WHAT TO DO: Reply with exactly the lines from the one that contains "common name: dunnock" through the last line of the records below, and with no other lines.

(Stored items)
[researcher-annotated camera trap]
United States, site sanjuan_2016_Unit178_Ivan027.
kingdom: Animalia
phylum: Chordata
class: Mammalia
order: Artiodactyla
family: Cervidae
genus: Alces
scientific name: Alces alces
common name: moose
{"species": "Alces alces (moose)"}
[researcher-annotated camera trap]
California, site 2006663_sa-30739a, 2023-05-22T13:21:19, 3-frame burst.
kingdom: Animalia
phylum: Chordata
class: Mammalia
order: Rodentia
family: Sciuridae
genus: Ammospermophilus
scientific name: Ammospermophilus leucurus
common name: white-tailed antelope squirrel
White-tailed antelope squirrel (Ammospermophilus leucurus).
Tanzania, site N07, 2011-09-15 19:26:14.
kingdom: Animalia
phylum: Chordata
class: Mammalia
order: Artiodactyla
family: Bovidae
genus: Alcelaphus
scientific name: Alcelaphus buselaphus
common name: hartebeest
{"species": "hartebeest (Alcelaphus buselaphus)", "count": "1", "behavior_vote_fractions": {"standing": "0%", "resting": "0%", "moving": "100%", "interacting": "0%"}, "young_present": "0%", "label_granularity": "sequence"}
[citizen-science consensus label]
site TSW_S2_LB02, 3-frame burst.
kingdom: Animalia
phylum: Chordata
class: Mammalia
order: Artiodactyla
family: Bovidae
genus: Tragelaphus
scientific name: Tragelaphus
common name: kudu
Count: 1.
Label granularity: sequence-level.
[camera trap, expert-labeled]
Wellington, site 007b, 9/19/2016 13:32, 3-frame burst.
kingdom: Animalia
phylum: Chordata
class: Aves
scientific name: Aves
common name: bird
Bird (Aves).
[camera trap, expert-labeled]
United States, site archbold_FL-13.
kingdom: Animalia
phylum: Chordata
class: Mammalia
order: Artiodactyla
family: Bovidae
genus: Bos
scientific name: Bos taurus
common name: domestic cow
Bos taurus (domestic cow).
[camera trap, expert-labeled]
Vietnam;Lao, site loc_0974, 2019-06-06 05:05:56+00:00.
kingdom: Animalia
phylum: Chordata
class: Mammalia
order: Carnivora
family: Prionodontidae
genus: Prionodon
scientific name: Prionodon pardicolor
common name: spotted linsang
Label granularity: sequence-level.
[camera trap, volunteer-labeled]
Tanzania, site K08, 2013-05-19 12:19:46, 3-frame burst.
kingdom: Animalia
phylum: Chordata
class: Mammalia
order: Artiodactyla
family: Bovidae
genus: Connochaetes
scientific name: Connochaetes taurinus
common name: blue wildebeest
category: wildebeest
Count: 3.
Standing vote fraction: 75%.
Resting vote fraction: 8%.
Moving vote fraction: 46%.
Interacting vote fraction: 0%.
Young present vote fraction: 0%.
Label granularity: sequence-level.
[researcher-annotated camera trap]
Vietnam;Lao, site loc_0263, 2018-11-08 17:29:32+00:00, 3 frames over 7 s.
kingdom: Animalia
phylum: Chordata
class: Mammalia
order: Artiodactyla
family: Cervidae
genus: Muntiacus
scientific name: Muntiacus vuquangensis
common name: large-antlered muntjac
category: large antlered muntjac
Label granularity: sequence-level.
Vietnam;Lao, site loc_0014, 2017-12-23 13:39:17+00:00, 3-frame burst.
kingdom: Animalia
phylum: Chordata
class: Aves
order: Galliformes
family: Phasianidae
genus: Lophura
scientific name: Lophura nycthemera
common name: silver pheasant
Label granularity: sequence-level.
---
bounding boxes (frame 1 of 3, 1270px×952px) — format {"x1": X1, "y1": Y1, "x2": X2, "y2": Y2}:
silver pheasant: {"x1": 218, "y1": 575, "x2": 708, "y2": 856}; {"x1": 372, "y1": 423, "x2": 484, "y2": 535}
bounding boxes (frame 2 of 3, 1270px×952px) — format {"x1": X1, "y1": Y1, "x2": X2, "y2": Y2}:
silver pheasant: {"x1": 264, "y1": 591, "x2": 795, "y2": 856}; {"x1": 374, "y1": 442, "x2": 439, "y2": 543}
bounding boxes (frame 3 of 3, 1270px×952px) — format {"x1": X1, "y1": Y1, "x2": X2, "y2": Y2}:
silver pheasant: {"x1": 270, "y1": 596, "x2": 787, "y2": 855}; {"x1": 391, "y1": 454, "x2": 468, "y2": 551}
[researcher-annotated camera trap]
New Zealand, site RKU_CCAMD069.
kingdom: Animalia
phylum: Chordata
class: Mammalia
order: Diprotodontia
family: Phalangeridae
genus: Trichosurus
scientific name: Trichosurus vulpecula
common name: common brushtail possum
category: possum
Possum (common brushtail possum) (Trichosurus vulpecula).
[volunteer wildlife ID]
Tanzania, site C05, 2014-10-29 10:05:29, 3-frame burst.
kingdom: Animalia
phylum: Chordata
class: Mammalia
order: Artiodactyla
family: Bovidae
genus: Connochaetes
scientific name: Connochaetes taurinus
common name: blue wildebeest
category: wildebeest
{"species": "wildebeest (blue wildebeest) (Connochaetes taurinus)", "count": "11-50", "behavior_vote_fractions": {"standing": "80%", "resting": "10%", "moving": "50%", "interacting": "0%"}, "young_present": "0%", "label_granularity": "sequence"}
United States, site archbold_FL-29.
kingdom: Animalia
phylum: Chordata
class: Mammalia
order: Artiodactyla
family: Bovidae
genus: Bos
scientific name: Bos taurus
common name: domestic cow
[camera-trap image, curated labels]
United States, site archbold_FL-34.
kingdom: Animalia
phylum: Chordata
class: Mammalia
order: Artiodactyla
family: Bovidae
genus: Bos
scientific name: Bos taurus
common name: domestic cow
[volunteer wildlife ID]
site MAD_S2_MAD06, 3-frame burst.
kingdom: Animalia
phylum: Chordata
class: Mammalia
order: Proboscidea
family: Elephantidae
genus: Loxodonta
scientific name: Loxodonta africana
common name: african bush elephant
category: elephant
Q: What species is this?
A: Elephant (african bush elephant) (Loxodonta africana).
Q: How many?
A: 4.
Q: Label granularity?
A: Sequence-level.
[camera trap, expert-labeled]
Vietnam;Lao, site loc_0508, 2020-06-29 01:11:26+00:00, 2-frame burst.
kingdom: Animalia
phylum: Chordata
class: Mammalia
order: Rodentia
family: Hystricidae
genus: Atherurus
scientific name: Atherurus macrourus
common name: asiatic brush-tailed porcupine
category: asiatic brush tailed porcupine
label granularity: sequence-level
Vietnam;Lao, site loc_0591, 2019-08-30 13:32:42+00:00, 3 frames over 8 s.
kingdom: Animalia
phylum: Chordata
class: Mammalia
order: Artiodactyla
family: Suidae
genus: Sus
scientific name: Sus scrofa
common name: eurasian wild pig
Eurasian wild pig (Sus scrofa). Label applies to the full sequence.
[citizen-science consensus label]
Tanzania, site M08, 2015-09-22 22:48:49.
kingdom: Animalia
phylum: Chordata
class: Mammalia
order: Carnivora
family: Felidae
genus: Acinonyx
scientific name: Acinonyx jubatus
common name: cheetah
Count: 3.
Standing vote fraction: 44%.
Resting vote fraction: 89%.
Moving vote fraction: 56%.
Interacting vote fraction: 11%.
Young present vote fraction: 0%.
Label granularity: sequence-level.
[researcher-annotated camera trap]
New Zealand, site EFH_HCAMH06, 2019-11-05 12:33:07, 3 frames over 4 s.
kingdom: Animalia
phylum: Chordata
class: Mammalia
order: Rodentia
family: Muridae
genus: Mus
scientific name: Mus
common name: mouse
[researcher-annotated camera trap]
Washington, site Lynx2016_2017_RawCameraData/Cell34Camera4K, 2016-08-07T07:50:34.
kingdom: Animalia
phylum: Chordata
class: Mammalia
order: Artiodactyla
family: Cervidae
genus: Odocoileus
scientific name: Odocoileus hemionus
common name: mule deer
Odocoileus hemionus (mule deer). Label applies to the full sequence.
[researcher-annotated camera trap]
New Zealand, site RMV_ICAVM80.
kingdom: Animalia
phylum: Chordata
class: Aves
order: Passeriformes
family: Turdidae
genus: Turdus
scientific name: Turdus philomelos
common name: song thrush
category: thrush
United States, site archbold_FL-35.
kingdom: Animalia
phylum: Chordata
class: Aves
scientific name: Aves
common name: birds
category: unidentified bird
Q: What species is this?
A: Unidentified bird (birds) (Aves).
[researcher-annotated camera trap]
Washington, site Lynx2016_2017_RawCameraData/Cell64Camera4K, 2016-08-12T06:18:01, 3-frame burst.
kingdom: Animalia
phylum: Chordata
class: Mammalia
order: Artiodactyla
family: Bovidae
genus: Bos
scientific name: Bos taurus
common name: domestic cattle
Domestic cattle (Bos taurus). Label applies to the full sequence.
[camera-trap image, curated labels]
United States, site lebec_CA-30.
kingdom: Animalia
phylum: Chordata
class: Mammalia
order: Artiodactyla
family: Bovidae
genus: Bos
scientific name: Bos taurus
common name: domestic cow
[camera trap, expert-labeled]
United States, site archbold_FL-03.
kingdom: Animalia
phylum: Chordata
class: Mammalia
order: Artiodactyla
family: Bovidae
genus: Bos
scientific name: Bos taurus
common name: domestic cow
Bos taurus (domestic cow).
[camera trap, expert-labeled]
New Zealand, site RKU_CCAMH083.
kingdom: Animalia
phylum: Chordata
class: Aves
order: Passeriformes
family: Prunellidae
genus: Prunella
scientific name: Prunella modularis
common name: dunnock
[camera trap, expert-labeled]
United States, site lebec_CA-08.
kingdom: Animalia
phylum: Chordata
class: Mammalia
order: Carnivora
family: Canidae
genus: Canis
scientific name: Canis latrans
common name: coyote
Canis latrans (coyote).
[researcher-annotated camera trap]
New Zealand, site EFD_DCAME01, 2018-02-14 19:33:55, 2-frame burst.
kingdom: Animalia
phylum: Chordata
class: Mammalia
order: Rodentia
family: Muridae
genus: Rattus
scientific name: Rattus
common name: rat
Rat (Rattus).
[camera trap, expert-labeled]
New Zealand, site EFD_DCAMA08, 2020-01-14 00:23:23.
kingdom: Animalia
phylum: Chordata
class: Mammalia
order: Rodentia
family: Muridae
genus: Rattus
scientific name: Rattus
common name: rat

ANSWER SPACE:
common name: dunnock
[camera trap, expert-labeled]
United States, site lebec_CA-08.
kingdom: Animalia
phylum: Chordata
class: Mammalia
order: Carnivora
family: Canidae
genus: Canis
scientific name: Canis latrans
common name: coyote
Canis latrans (coyote).
[researcher-annotated camera trap]
New Zealand, site EFD_DCAME01, 2018-02-14 19:33:55, 2-frame burst.
kingdom: Animalia
phylum: Chordata
class: Mammalia
order: Rodentia
family: Muridae
genus: Rattus
scientific name: Rattus
common name: rat
Rat (Rattus).
[camera trap, expert-labeled]
New Zealand, site EFD_DCAMA08, 2020-01-14 00:23:23.
kingdom: Animalia
phylum: Chordata
class: Mammalia
order: Rodentia
family: Muridae
genus: Rattus
scientific name: Rattus
common name: rat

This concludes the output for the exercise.